> _SHORT TASK 1_
Please repeat the stretch from "On May 5, 2014, Plaintiffs’" through "on July 25." in the Missouri advertising case summary, word for word.
> _SHORT TASK 2_
Write the next part of the Missouri advertising case summary, picking up after its final sentence.

Legal Issues:


Missouri Broadcasters Association et al. v. Lacy et al. - (Challenge to ATC Advertising Regulation)

Case #: 13-4034-CV-C-FJG, pending in the U.S. District Court for the Western District of Missouri (Jefferson City), District Judge Fernando Gaitan

Background:  The case was initiated in February 2013.  Plaintiffs filed an amended complaint on April 26 challenging Missouri regulations regarding discount advertising prohibitions and below cost advertising prohibitions and the statute regarding the single retailer advertising prohibition.  The complaint alleges that the laws prohibit commercial speech protected under the First Amendment and that they have a chilling effect on speech and advertising sales.  The complaint also alleges inconsistent enforcement, and seeks a declaration by the court that the laws are unconstitutional. 

Defendants filed a Motion to Dismiss, and Plaintiffs filed a Motion for Summary Judgment.  Defendants’ Motion to Dismiss was denied on August 26, and they filed an answer on September 9.  Plaintiffs’ Motion for Summary Judgment was denied as moot when the court ordered that further discovery be conducted.  The parties may file or resubmit dispositive motions by June 15, 2014.

On May 5, 2014, Plaintiffs’ motion for summary judgment was provisionally denied pending completion of discovery.  The parties have certified that discovery is complete.  On June 16, Plaintiffs filed their motion for summary judgment.  Defendants filed their suggestions in opposition on July 10, and Plaintiffs filed reply suggestions on July 25. 

Court Order:  On March 31, 2015, the Court issued its Order on Plaintiffs’ Motion for Summary Judgment.

After determining that Plaintiffs had standing to challenge the advertising rules, the Court turned to the merits of the constitutional claims.  The Court analyzed the challenged regulations separately from § 311.070.4(10), RSMo, indicating in a footnote that the statute is different in that it is not a ban on advertising discount prices, but instead, regulates the ways a manufacturer or producer may advertise on behalf of a retailer.

> _SUPPLIED INFORMATION_
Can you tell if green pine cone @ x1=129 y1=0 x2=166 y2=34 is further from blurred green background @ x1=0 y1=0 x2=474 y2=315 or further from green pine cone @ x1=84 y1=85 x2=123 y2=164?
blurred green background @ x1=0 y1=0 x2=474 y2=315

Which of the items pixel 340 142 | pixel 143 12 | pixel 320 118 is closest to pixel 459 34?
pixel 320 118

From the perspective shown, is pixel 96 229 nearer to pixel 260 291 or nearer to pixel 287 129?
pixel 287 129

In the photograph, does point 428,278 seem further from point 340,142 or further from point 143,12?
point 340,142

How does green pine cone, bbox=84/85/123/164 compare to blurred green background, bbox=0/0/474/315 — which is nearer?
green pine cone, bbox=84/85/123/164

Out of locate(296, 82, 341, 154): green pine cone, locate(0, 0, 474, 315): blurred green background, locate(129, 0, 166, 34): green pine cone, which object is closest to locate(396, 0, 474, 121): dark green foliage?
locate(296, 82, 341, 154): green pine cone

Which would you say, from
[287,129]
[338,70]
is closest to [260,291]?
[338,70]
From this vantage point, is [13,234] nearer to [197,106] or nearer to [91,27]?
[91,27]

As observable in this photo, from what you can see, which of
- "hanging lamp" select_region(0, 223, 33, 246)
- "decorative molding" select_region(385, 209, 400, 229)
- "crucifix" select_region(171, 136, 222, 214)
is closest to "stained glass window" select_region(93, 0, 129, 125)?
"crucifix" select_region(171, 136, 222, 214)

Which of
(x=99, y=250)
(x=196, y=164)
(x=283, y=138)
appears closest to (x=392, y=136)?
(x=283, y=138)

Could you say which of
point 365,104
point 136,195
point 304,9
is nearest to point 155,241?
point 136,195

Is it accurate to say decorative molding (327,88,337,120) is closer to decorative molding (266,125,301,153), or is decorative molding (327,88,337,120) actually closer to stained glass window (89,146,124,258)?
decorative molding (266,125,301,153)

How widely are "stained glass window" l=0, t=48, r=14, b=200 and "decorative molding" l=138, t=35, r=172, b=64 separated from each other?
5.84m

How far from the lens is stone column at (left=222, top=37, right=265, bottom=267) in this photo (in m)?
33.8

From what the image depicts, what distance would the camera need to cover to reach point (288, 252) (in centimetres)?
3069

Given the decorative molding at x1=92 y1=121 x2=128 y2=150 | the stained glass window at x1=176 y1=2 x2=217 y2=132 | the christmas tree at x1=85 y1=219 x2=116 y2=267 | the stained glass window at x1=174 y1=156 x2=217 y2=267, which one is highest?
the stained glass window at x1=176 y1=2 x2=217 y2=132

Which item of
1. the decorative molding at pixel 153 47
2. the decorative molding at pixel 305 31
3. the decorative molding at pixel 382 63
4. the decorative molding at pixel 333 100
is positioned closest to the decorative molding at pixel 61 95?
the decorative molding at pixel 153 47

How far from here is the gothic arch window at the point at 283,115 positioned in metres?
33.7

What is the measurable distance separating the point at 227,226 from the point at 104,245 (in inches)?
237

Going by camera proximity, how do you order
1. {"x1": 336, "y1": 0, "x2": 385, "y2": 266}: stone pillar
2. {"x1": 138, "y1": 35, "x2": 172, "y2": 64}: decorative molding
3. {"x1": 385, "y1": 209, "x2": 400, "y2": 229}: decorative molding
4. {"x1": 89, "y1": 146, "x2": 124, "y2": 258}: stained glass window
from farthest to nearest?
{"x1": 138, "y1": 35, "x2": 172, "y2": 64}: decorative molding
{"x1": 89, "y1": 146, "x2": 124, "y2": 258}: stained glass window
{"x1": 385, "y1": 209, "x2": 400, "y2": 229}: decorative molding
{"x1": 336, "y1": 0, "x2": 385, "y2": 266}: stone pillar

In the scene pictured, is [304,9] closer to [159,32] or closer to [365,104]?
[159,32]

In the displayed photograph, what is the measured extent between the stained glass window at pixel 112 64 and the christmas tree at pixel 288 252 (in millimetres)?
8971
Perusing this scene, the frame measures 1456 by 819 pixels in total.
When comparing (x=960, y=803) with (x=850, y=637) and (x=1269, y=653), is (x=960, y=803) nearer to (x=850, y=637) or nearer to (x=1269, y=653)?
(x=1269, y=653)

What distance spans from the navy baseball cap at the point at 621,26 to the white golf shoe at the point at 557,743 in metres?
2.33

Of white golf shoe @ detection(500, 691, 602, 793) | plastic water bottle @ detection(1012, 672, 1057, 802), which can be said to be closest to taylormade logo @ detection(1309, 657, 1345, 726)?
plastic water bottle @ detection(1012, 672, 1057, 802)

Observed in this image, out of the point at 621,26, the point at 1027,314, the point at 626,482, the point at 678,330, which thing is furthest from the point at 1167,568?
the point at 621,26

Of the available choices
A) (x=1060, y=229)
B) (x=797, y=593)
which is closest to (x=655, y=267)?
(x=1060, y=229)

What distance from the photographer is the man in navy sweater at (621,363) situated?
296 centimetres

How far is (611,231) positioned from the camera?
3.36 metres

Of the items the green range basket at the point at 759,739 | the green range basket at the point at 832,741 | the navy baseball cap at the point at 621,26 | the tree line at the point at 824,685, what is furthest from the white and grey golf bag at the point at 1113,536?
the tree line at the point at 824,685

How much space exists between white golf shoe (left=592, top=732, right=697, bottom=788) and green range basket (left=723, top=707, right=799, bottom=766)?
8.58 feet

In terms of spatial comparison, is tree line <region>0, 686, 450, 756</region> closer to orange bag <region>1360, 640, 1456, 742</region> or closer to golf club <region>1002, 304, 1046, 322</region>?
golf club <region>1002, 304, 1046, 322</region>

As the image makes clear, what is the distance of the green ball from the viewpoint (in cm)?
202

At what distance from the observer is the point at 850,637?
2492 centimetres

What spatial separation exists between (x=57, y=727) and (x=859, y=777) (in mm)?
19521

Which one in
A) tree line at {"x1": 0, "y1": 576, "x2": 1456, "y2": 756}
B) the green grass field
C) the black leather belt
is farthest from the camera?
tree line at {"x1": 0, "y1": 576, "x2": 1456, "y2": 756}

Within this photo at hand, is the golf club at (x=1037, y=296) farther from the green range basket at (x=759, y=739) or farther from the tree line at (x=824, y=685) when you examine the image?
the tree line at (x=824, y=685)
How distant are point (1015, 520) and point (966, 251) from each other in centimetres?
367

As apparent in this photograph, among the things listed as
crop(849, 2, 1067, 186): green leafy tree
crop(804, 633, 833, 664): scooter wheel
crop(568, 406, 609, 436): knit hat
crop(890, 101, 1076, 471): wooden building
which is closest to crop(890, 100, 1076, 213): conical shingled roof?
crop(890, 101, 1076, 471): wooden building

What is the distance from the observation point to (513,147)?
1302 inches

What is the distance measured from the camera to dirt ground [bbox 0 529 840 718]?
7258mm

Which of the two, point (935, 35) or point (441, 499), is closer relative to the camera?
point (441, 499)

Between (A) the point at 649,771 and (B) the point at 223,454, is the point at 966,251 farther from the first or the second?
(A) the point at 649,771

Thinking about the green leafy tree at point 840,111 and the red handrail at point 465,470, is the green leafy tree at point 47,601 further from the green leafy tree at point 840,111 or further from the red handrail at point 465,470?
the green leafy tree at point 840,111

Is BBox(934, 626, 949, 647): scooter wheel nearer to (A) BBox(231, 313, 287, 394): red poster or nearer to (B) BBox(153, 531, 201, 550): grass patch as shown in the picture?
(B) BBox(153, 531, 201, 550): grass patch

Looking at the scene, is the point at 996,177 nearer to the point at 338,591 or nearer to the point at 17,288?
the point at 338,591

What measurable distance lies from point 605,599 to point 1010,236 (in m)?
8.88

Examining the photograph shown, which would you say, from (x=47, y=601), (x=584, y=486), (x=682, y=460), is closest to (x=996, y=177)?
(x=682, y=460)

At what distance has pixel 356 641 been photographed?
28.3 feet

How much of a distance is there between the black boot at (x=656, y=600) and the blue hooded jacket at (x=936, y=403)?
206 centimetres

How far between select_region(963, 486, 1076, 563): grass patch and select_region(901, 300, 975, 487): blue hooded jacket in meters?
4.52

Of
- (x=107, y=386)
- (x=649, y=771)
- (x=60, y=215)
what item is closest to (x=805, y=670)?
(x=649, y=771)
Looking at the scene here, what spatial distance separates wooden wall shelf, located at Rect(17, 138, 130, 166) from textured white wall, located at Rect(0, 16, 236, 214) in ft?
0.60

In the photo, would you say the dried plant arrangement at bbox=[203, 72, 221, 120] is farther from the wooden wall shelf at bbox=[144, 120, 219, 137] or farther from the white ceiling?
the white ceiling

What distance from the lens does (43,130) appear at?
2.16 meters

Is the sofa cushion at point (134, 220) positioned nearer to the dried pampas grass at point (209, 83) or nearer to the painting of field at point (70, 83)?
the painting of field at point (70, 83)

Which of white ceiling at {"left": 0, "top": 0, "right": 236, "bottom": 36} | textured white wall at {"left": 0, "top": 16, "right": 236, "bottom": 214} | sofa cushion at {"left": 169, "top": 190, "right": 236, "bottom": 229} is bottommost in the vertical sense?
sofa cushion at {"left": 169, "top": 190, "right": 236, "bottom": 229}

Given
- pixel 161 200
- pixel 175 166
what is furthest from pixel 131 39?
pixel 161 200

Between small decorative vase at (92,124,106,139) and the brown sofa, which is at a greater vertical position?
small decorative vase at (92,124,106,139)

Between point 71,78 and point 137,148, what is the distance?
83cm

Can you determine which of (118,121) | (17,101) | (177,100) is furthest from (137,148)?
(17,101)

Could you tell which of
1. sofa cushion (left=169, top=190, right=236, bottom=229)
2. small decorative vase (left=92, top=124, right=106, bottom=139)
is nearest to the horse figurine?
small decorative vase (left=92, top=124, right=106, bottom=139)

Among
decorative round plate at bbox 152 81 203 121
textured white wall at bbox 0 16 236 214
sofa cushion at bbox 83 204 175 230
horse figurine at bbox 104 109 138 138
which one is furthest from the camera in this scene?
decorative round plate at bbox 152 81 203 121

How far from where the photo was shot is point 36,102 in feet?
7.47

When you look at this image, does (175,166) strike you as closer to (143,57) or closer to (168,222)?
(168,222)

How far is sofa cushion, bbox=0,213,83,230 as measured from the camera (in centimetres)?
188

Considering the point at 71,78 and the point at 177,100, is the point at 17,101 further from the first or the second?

> _FINAL ANSWER 1_
On May 5, 2014, Plaintiffs’ motion for summary judgment was provisionally denied pending completion of discovery.  The parties have certified that discovery is complete.  On June 16, Plaintiffs filed their motion for summary judgment.  Defendants filed their suggestions in opposition on July 10, and Plaintiffs filed reply suggestions on July 25.

> _FINAL ANSWER 2_
The Court determined that the proposed commercial speech would be constitutionally protected, and that the government’s interest in regulating the speech (responsible consumption, combat underage drinking, and maintaining an orderly marketplace) is legitimate.  In analyzing whether the regulations directly advance the government’s claimed interest, the Court noted that Plaintiffs would not have challenged the regulations and statute unless they believed that sales would increase if the regulations were lifted.  Basically, restrictions on discount alcohol advertising will alleviate the harms raised by the government.

However, the Court acknowledged that it was not clear from the record if there is a reason why manufacturers of intoxicating liquor other than beer are wine are treated differently in 11 CSR 70-2.240(5)(G), and it instructed the parties to further brief the issue.  In all other respects, though, the Court found that the Defendants established that the regulations directly advance the government’s interests.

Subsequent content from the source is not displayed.